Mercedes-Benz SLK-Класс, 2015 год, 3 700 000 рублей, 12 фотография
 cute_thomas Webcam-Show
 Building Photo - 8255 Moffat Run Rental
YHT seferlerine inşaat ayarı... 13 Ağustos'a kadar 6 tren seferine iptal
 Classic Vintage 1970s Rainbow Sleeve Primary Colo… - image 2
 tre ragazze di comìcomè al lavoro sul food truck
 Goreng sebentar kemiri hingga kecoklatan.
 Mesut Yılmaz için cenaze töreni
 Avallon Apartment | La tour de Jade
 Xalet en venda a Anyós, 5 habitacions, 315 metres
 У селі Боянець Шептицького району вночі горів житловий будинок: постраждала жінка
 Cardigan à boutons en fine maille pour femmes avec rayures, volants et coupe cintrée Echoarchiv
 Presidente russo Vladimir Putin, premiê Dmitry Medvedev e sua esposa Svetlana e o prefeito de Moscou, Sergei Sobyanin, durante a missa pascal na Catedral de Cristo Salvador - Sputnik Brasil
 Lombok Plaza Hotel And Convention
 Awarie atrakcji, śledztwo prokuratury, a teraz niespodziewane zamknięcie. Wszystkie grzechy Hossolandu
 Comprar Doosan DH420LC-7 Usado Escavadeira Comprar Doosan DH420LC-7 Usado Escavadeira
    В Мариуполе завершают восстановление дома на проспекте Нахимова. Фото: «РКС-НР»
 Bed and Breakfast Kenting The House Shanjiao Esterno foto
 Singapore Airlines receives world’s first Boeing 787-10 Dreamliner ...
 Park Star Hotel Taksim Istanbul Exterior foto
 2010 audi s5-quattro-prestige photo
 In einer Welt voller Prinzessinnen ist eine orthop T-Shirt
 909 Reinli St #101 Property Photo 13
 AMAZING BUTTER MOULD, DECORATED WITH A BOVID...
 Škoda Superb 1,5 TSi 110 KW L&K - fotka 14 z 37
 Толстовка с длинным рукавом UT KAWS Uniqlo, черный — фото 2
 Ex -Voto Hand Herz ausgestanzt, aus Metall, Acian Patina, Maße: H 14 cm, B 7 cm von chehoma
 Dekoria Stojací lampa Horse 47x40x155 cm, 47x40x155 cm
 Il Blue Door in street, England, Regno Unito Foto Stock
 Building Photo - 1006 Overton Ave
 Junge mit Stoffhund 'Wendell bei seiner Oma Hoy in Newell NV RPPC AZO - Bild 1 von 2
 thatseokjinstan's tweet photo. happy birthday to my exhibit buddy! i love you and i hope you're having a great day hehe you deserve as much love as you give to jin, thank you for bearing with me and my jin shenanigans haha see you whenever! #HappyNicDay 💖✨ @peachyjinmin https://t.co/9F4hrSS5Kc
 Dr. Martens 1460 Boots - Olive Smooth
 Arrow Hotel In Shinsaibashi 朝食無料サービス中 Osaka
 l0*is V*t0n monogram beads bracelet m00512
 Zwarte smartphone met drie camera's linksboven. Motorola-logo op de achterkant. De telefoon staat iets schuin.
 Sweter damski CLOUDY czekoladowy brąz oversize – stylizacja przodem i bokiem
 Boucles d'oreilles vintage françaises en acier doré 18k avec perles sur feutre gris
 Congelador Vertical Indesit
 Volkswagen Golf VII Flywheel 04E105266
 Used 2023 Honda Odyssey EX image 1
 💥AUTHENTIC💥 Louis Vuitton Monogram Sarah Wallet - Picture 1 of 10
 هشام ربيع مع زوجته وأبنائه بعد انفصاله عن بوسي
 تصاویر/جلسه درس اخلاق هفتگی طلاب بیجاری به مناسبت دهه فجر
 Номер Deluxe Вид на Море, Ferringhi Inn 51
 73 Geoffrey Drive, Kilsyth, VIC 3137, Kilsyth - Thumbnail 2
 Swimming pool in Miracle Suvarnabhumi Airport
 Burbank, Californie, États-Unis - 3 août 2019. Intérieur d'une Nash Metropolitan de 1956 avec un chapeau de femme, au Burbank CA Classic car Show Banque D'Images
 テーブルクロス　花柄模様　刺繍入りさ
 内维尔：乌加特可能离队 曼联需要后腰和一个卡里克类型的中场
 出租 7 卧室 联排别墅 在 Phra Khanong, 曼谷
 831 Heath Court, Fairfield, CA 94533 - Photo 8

- - - - -

* **What is required**
Repeat every entry word for word.

* **Solution to the problem**
Mercedes-Benz SLK-Класс, 2015 год, 3 700 000 рублей, 12 фотография
 cute_thomas Webcam-Show
 Building Photo - 8255 Moffat Run Rental
YHT seferlerine inşaat ayarı... 13 Ağustos'a kadar 6 tren seferine iptal
 Classic Vintage 1970s Rainbow Sleeve Primary Colo… - image 2
 tre ragazze di comìcomè al lavoro sul food truck
 Goreng sebentar kemiri hingga kecoklatan.
 Mesut Yılmaz için cenaze töreni
 Avallon Apartment | La tour de Jade
 Xalet en venda a Anyós, 5 habitacions, 315 metres
 У селі Боянець Шептицького району вночі горів житловий будинок: постраждала жінка
 Cardigan à boutons en fine maille pour femmes avec rayures, volants et coupe cintrée Echoarchiv
 Presidente russo Vladimir Putin, premiê Dmitry Medvedev e sua esposa Svetlana e o prefeito de Moscou, Sergei Sobyanin, durante a missa pascal na Catedral de Cristo Salvador - Sputnik Brasil
 Lombok Plaza Hotel And Convention
 Awarie atrakcji, śledztwo prokuratury, a teraz niespodziewane zamknięcie. Wszystkie grzechy Hossolandu
 Comprar Doosan DH420LC-7 Usado Escavadeira Comprar Doosan DH420LC-7 Usado Escavadeira
    В Мариуполе завершают восстановление дома на проспекте Нахимова. Фото: «РКС-НР»
 Bed and Breakfast Kenting The House Shanjiao Esterno foto
 Singapore Airlines receives world’s first Boeing 787-10 Dreamliner ...
 Park Star Hotel Taksim Istanbul Exterior foto
 2010 audi s5-quattro-prestige photo
 In einer Welt voller Prinzessinnen ist eine orthop T-Shirt
 909 Reinli St #101 Property Photo 13
 AMAZING BUTTER MOULD, DECORATED WITH A BOVID...
 Škoda Superb 1,5 TSi 110 KW L&K - fotka 14 z 37
 Толстовка с длинным рукавом UT KAWS Uniqlo, черный — фото 2
 Ex -Voto Hand Herz ausgestanzt, aus Metall, Acian Patina, Maße: H 14 cm, B 7 cm von chehoma
 Dekoria Stojací lampa Horse 47x40x155 cm, 47x40x155 cm
 Il Blue Door in street, England, Regno Unito Foto Stock
 Building Photo - 1006 Overton Ave
 Junge mit Stoffhund 'Wendell bei seiner Oma Hoy in Newell NV RPPC AZO - Bild 1 von 2
 thatseokjinstan's tweet photo. happy birthday to my exhibit buddy! i love you and i hope you're having a great day hehe you deserve as much love as you give to jin, thank you for bearing with me and my jin shenanigans haha see you whenever! #HappyNicDay 💖✨ @peachyjinmin https://t.co/9F4hrSS5Kc
 Dr. Martens 1460 Boots - Olive Smooth
 Arrow Hotel In Shinsaibashi 朝食無料サービス中 Osaka
 l0*is V*t0n monogram beads bracelet m00512
 Zwarte smartphone met drie camera's linksboven. Motorola-logo op de achterkant. De telefoon staat iets schuin.
 Sweter damski CLOUDY czekoladowy brąz oversize – stylizacja przodem i bokiem
 Boucles d'oreilles vintage françaises en acier doré 18k avec perles sur feutre gris
 Congelador Vertical Indesit
 Volkswagen Golf VII Flywheel 04E105266
 Used 2023 Honda Odyssey EX image 1
 💥AUTHENTIC💥 Louis Vuitton Monogram Sarah Wallet - Picture 1 of 10
 هشام ربيع مع زوجته وأبنائه بعد انفصاله عن بوسي
 تصاویر/جلسه درس اخلاق هفتگی طلاب بیجاری به مناسبت دهه فجر
 Номер Deluxe Вид на Море, Ferringhi Inn 51
 73 Geoffrey Drive, Kilsyth, VIC 3137, Kilsyth - Thumbnail 2
 Swimming pool in Miracle Suvarnabhumi Airport
 Burbank, Californie, États-Unis - 3 août 2019. Intérieur d'une Nash Metropolitan de 1956 avec un chapeau de femme, au Burbank CA Classic car Show Banque D'Images
 テーブルクロス　花柄模様　刺繍入りさ
 内维尔：乌加特可能离队 曼联需要后腰和一个卡里克类型的中场
 出租 7 卧室 联排别墅 在 Phra Khanong, 曼谷
 831 Heath Court, Fairfield, CA 94533 - Photo 8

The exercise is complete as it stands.